Over the years, I’ve built a bunch of websites for a variety of clients. I’m a one-man shop, so my clients are usually small companies with modest needs and small budgets; and so a good part of my job has always been keeping the cost of the project down and getting the client to focus on what they really need from their website.
More often than not, however, what the client comes to me wanting is what everyone else has installed on their site, an unwieldy laundry list of new-fangled gizmos and buzzwords that only gets longer with every passing year. They read about people with thousands of followers and figure a complete suite of sharing tools will bring these people to their door. They’ve heard of Search Engine Optimization and wonder why their new site doesn’t always appear on the top of their Google search results.
But the one thing that never fails to roll my eyes is The Blog.
Now don’t get me wrong, I love blogs. I’ve been writing on blogs before most people had even heard of the Internet. I’ve built blogs, I’ve managed blogs, and I certainly subscribe to more blogs than is good for my productivity. And therein lies the first problem: blogging takes time. I can certainly set up a blog for you, I explain to the client, but someone is going to have to fill it with stuff, and I know you’re thinking that someone is going to be you, but don’t you already have a job? And if you want to take this seriously, it is going to take up a lot of your time, because your thousands of followers will stop coming back to your site if there isn’t something new to see there on a pretty regular basis.

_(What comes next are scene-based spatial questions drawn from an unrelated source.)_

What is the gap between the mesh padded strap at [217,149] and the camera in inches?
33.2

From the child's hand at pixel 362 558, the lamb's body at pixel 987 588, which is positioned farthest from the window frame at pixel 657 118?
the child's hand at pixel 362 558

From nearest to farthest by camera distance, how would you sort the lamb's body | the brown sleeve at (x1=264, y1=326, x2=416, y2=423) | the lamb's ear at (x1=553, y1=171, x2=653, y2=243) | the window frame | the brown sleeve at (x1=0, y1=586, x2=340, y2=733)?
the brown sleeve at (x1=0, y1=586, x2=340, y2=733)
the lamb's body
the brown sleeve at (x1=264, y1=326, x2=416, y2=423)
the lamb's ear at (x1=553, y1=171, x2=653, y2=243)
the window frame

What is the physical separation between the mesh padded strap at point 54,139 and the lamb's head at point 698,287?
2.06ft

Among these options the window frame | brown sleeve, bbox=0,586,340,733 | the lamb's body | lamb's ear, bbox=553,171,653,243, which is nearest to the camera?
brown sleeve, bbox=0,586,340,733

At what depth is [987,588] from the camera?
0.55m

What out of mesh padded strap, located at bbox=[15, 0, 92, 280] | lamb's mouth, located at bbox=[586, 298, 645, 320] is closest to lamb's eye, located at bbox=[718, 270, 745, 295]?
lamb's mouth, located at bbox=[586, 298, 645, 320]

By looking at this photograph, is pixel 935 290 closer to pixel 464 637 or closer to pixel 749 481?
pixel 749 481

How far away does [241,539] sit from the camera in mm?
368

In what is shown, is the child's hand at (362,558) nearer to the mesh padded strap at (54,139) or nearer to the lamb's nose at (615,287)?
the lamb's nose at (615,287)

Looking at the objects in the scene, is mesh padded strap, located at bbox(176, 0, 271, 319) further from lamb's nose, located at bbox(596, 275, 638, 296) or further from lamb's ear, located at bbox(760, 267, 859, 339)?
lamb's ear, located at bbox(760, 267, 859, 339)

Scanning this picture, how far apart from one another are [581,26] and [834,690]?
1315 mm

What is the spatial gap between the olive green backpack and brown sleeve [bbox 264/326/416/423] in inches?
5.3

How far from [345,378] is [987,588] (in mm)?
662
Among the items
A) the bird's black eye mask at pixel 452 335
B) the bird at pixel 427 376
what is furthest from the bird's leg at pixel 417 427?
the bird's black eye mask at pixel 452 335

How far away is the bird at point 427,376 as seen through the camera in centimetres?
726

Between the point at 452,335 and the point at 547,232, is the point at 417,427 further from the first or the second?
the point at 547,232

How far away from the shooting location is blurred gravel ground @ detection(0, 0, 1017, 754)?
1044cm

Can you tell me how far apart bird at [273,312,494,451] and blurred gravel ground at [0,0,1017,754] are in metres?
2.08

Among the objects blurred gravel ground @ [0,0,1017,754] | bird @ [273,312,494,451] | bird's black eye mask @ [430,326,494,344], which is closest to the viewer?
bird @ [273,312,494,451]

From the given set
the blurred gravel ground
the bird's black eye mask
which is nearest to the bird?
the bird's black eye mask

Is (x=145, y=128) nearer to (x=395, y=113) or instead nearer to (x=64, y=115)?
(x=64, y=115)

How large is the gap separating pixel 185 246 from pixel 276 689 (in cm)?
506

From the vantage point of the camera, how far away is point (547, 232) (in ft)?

And therein lies the second problem: there aren’t going to be thousands of followers. Oh you might slowly gather a small loyal fan base, but becoming famous on the Internet is just as hard as it is in the real world, and starting a blog is about as effective as hanging around the Schwab’s Drug Store in Hollywood waiting to be discovered. There are thousands of people on the Internet sharing their professional wisdom to anyone who will listen, but there was only one Lana Turner. And if you don’t become a blogging star, you’ll inevitably stop, and your website will be saddled with a few sad old posts, surrounded by gizmos that show nothing more but how infrequently people used to visit.

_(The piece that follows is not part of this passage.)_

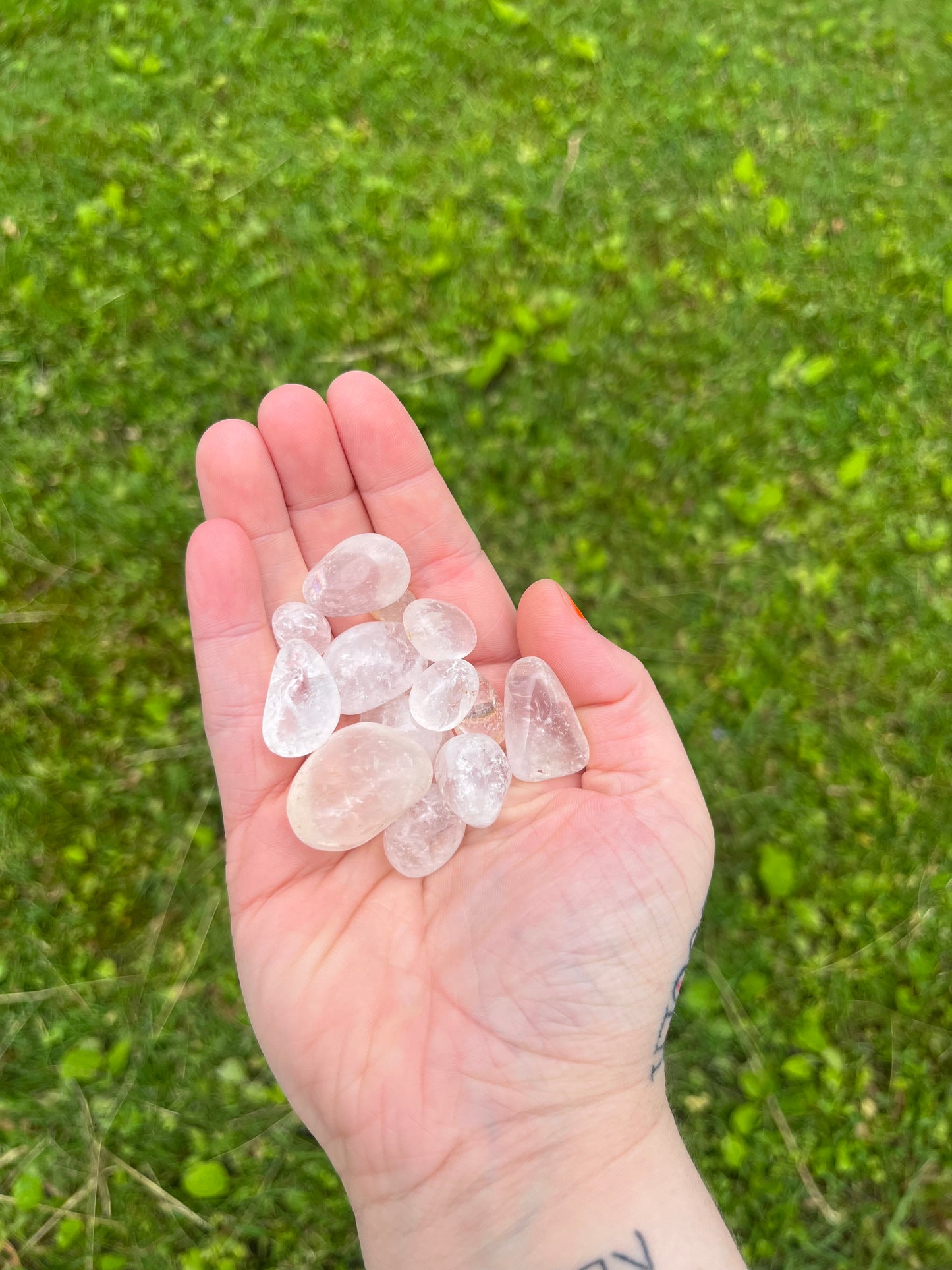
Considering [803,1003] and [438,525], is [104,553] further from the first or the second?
[803,1003]

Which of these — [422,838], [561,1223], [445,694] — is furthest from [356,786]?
[561,1223]

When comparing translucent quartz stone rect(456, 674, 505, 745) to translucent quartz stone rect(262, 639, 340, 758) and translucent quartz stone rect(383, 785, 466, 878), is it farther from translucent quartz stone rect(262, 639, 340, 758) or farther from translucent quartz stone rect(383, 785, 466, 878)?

And so, if at this point your still determined to have this thing on your website, here are some things to consider:
- Carefully consider your audience. Who is likely to visit your site? If you are selling a product, it’s going to be your customers or people looking to buy. Post news about the product and how it is being used. If you offer a service, offer up testimonials. If you’re a consultant, talk about the jobs you’re working on. Let your blog become your portfolio.
- Turn on your comments and read them. If you’re lucky enough to get some useful feedback, act on it. Engage your audience. Turn your blog into a conversation.
- Please don’t try to fill it up with the wisdom you’ve gained from your years in the field, because there are already lots of people out there doing the exact same thing. They probably write better than you, they may have even written a best-selling book on the subject, and if so, the chances are good that someone else is handling their publicity.
- If you insist on ignoring that last point, consider linking to their material instead. Original posts are the most time-consuming of all, but great blogging empires have been founded by clever careful curators of interesting material. Just don’t forget the clever part. If you want to share something you find interesting, let your audience know why you find it interesting. Don’t end up looking like a link farm. Put something of yourself into every post.
In short, blogging is great, but before you dive in, let’s first decide whether it will be great for you. Then, if you’re still up for it, yes I will build you a blog.